A Sétima Turma do Tribunal Superior do Trabalho rejeitou o recurso da Equatorial Piauí Distribuidora de Energia S.A. (antiga Cepisa) contra determinação de promover, de imediato, adequações e adaptações para atender às necessidades de pessoas com deficiência que trabalhem em suas instalações. Para o relator, ministro Agra Belmonte, trata-se de uma demanda estrutural, em que o Judiciário deve adotar soluções que modifiquem a realidade a partir de correções na base dos problemas.
Problemas de acessibilidade nos locais de trabalho
Na ação civil pública, o Ministério Público do Trabalho (MPT) relatou que a Cepisa tinha, na época, 33 pessoas com deficiência, algumas com sérias dificuldades de locomoção, lotadas em Teresina e em diversos municípios do estado. No entanto, em diversos locais, havia problemas de acessibilidade.

+ + +

**Objetivo da tarefa:** Dê continuidade ao texto sobre a decisão do Tribunal Superior do Trabalho relativa à acessibilidade nas instalações da Equatorial Piauí, prosseguindo a partir da última frase apresentada.

**Conjunto de dados:**
+ + +

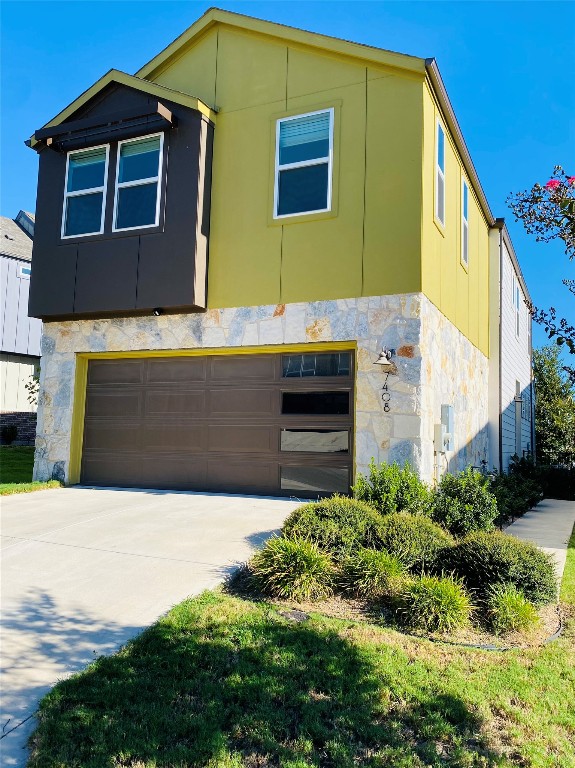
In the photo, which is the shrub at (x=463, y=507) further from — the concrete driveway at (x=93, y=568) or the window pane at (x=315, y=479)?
the concrete driveway at (x=93, y=568)

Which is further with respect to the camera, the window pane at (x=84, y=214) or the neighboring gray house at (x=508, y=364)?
the neighboring gray house at (x=508, y=364)

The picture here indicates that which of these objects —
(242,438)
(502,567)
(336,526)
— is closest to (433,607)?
(502,567)

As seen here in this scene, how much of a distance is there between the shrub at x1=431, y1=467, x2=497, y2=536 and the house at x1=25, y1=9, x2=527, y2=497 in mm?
595

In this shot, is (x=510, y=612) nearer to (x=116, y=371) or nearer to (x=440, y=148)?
(x=440, y=148)

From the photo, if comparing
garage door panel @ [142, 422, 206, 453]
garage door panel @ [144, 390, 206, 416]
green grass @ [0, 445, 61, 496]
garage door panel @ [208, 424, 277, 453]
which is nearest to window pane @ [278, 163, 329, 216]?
garage door panel @ [144, 390, 206, 416]

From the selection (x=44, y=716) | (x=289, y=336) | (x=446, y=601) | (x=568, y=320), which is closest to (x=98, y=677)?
(x=44, y=716)

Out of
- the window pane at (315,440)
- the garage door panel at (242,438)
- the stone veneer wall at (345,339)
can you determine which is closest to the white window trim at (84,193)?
the stone veneer wall at (345,339)

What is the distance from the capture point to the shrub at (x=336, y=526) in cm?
571

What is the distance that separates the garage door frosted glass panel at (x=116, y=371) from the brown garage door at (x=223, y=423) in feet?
0.06

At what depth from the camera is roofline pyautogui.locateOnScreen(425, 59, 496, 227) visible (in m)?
8.83

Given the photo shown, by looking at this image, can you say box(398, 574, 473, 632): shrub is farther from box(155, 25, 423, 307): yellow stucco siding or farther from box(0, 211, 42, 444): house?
box(0, 211, 42, 444): house

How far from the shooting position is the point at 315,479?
9125 mm

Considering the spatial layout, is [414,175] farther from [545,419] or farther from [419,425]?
[545,419]

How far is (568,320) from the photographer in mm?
4043
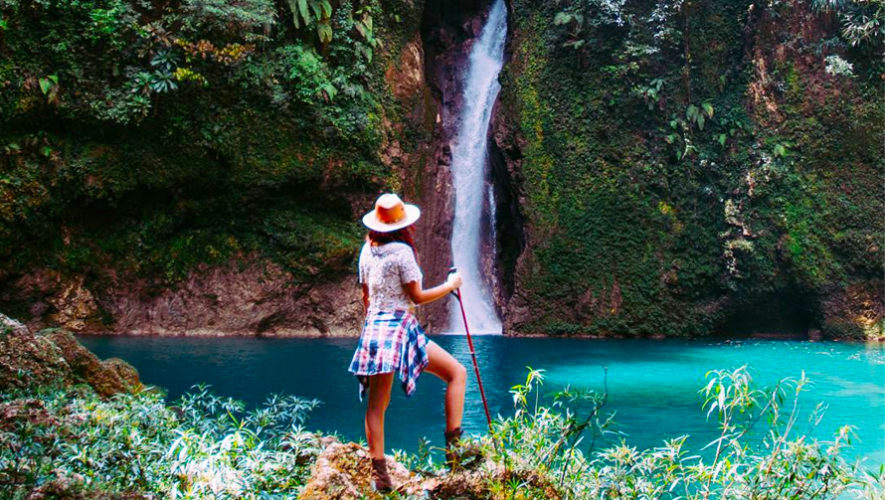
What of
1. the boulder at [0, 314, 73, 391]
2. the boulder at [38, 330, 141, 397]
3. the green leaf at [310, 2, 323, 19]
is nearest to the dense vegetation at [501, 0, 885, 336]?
the green leaf at [310, 2, 323, 19]

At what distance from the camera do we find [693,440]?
6.85m

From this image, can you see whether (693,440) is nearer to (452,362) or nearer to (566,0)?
(452,362)

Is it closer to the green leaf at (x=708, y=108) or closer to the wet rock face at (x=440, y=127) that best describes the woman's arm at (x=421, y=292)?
the wet rock face at (x=440, y=127)

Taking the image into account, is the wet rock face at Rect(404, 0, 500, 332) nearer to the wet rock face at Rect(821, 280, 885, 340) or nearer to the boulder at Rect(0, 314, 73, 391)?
the wet rock face at Rect(821, 280, 885, 340)

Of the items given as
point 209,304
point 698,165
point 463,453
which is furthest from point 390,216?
point 698,165

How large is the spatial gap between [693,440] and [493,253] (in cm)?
1276

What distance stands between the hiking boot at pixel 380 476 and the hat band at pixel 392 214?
1.32m

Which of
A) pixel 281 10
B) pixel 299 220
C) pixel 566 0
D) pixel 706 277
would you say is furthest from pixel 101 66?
pixel 706 277

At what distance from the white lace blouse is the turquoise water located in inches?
87.2

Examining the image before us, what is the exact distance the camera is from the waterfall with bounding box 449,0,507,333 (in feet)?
62.5

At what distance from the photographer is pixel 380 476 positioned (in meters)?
3.90

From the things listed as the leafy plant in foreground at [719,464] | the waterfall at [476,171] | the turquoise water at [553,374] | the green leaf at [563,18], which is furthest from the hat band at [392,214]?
the green leaf at [563,18]

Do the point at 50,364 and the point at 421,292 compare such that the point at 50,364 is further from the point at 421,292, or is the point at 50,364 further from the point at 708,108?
the point at 708,108

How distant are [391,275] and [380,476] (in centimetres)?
110
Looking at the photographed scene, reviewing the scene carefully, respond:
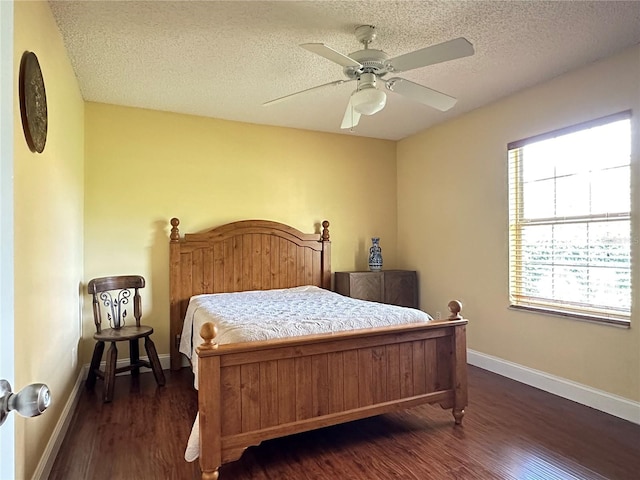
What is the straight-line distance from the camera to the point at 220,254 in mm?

+ + +

**Sua resposta:**
De acordo com a perícia, a empresa deveria instalar rampas ou plataformas elevatórias em espaços de uso comum, como relógios de ponto, salas de treinamento e setor de saúde, e providenciar sinalização adequada, inclusive de piso, e passagem acessível para locais onde houvesse catracas, entre outras medidas.
Em sua defesa, a Cepisa afirmou que a maioria de suas instalações estava adaptada às necessidades especiais de seus funcionários e que as demais adaptações exigidas em lei estavam sendo implementadas na sede e demais locais.
Com base no laudo pericial, o juízo de primeiro grau e o Tribunal Regional do Trabalho da 22ª Região condenaram a empresa a promover as reformas e as adaptações indicadas no prazo de 18 meses, sob pena de multa.
Leis e tratados internacionais garantem a superação de barreiras
Ao recorrer ao TST, a empresa argumentou que o Poder Judiciário estaria invadindo a competência do Legislativo ao dar uma decisão com comando abstrato, obrigatório e com previsão de sanção, características de lei e que repetem textualmente uma lei formal já existente.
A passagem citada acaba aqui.